■ **DIRECTION A**:
Summarize the section on solar radiation in three sentences.

■ **QUOTED TEXT**:
3.6 Effect on solar radiation
3.6.1 Spectral and total solar radiation
Finally, we calculated the attenuation of solar radiation by dust and smoke in different spectral regions during specific high-AOD days of August 2021. For this purpose, we compared measured irradiances at different spectral bands with the corresponding modelled irradiances for aerosol-free skies (case c in Sect. 2.3.1). In order to ensure that the modelled and the measured irradiances are comparable, we also modelled the irradiances using Cimel measurements (case a in Sect. 2.3.1) and then compared measured and modelled irradiances for days with very low aerosol load. When AOD is low, uncertainties in the aerosol optical properties used for the simulations have a negligible impact on the simulated irradiances. The lowest-AOD days were 15 and 16 August as inferred from Sect. 3.3. The results for both days were nearly identical and yielded an agreement better than 2 % between the measured and modelled irradiances for SZAs below 80∘. For 16 August, the ratio between the measured and modelled values (considering realistic aerosol conditions) is presented with dotted lines in Fig. 10o. The results of the comparison between measured and modelled (considering AOD = 0) irradiances for 4 different days are also presented in Fig. 10 for UV-B (Fig. 10a–d), VIS (Fig. 10e–h), and NIR (Fig. 10i–l). These days are chosen as representative of different events, as presented in Sect. 3.3, including 4 August with very high AOD due to the presence of both dust and smoke, 11 August with very high AOD due to the presence of dust, 16 August representing very low AOD (daily average below 0.05 at 500 nm), and 18 August with very high AOD due to the presence of smoke.
From Fig. 10a–d, it is observed that the attenuation of UV-B irradiance was the least on 11 August and was the highest on 18 August, followed by 4 August. It is to be noted that 4 and 18 August are the days corresponding to smoke aerosols with very high fine-mode AOD values (> 1), as presented in Sect. 3.3, while 11 August has low fine-mode AOD but high coarse-mode AOD. Also, the very high AE of smoke, combined with the low SSA, induced a steep gradient in the spectral dependence of the attenuation. Thus, on 4 and 18 August, the UV-B irradiance was attenuated by 60 %. Moreover, in the evening of 18 August, the smoke aerosols attenuated about 90 % or even more of the UV-B irradiance. The attenuation in NIR was comparatively less, as can be seen from Fig. 10i–l, which was mostly of the order of 20 % or less. However, the attenuation of NIR irradiance was higher in the evening of 18 August, as was the case of UV-B irradiance, reaching about 40 %.

■ **RECORDS SUPPLIED**:
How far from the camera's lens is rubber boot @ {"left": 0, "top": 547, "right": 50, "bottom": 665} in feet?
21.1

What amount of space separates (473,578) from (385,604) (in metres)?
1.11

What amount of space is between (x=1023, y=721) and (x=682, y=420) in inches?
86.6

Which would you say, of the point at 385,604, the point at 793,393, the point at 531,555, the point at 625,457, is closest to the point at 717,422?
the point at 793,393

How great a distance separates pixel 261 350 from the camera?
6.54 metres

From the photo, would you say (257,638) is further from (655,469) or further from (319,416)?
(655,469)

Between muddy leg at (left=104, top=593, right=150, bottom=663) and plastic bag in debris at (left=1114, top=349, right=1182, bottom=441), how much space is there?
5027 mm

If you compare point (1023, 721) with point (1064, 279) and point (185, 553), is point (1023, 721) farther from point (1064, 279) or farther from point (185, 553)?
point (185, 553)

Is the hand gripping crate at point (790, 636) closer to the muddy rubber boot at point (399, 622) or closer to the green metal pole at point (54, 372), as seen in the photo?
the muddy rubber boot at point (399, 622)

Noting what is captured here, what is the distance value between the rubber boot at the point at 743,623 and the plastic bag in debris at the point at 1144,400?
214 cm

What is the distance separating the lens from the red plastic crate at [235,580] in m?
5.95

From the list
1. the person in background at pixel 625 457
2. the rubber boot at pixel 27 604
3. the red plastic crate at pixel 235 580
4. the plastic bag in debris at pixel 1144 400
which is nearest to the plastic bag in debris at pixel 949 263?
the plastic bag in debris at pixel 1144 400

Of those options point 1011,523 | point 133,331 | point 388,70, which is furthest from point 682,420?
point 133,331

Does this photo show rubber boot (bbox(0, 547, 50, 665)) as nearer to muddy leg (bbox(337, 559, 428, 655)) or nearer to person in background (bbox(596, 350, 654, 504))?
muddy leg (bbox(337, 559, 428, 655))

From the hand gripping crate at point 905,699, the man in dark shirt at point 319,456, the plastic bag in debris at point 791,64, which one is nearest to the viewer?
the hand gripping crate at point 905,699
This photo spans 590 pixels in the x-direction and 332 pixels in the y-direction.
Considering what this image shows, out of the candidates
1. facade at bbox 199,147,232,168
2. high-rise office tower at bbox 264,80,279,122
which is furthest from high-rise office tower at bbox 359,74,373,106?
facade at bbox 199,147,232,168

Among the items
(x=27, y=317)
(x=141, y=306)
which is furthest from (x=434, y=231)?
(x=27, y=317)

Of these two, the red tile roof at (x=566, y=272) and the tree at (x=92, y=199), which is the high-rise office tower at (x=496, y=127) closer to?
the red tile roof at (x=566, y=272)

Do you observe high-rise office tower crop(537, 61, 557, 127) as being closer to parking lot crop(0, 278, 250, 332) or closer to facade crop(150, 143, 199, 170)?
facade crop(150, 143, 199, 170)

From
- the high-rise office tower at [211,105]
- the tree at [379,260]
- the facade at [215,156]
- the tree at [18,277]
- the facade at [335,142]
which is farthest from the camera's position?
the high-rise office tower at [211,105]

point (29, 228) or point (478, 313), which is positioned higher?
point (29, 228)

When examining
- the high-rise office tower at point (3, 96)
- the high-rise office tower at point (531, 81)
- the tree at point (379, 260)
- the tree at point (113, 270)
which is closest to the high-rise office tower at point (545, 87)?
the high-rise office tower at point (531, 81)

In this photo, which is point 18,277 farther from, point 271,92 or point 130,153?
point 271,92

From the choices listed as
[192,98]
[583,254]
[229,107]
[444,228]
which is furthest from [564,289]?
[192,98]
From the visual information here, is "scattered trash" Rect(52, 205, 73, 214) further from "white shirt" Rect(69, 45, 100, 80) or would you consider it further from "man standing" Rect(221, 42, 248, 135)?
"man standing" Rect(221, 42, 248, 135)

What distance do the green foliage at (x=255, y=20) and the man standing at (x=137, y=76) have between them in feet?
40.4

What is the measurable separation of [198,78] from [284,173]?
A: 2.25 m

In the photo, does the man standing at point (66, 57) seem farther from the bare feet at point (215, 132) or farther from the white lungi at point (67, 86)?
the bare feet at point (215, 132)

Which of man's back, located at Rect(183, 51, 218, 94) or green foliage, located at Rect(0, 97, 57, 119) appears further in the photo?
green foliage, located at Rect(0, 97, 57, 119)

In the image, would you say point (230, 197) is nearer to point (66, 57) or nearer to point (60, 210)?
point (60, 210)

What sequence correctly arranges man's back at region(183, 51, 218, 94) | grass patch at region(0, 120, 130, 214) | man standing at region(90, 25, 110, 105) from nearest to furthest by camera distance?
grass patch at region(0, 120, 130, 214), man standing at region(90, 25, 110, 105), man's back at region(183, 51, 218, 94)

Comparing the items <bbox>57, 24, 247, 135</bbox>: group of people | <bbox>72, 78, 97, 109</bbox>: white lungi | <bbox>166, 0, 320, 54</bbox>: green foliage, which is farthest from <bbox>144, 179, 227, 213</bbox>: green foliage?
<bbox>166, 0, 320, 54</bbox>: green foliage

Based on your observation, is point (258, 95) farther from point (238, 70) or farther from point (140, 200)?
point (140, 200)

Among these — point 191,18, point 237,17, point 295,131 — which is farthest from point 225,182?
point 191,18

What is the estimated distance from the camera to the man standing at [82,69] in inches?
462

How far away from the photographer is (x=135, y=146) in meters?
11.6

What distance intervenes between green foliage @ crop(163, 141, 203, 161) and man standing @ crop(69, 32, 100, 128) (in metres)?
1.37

■ **DIRECTION B**:
Convert the entries from the line containing "From the choices listed as" through the last line of the entries into a JSON list of strings, one string per line, leaving out blank lines.

■ **TASK RESPONSE A**:
The authors compared measured UV-B, VIS and NIR irradiances with modelled aerosol-free irradiances on high-AOD days in August 2021, after confirming agreement better than 2 % between measured and modelled values on the low-AOD days of 15 and 16 August. UV-B attenuation was least on 11 August, a dust day, and highest on the smoke days of 18 and 4 August, when about 60 % of UV-B irradiance was lost, rising to about 90 % or more in the evening of 18 August. NIR attenuation was mostly 20 % or less, though it reached about 40 % in the evening of 18 August.

■ **TASK RESPONSE B**:
[
  "From the choices listed as",
  "[192,98]",
  "[583,254]",
  "[229,107]",
  "[444,228]",
  "which is furthest from [564,289]?",
  "[192,98]",
  "From the visual information here, is \"scattered trash\" Rect(52, 205, 73, 214) further from \"white shirt\" Rect(69, 45, 100, 80) or would you consider it further from \"man standing\" Rect(221, 42, 248, 135)?",
  "\"man standing\" Rect(221, 42, 248, 135)",
  "What distance do the green foliage at (x=255, y=20) and the man standing at (x=137, y=76) have between them in feet?",
  "40.4",
  "What is the measurable separation of [198,78] from [284,173]?",
  "A: 2.25 m",
  "In the photo, does the man standing at point (66, 57) seem farther from the bare feet at point (215, 132) or farther from the white lungi at point (67, 86)?",
  "the bare feet at point (215, 132)",
  "Which of man's back, located at Rect(183, 51, 218, 94) or green foliage, located at Rect(0, 97, 57, 119) appears further in the photo?",
  "green foliage, located at Rect(0, 97, 57, 119)",
  "In the image, would you say point (230, 197) is nearer to point (66, 57) or nearer to point (60, 210)?",
  "point (60, 210)",
  "What sequence correctly arranges man's back at region(183, 51, 218, 94) | grass patch at region(0, 120, 130, 214) | man standing at region(90, 25, 110, 105) from nearest to furthest by camera distance?",
  "grass patch at region(0, 120, 130, 214), man standing at region(90, 25, 110, 105), man's back at region(183, 51, 218, 94)",
  "Comparing the items <bbox>57, 24, 247, 135</bbox>: group of people | <bbox>72, 78, 97, 109</bbox>: white lungi | <bbox>166, 0, 320, 54</bbox>: green foliage, which is farthest from <bbox>144, 179, 227, 213</bbox>: green foliage?",
  "<bbox>166, 0, 320, 54</bbox>: green foliage",
  "Based on your observation, is point (258, 95) farther from point (238, 70) or farther from point (140, 200)?",
  "point (140, 200)",
  "Among these — point 191,18, point 237,17, point 295,131 — which is farthest from point 225,182?",
  "point 191,18",
  "What is the estimated distance from the camera to the man standing at [82,69] in inches?",
  "462",
  "How far away from the photographer is (x=135, y=146) in meters?",
  "11.6",
  "What distance intervenes between green foliage @ crop(163, 141, 203, 161) and man standing @ crop(69, 32, 100, 128) (in metres)?",
  "1.37"
]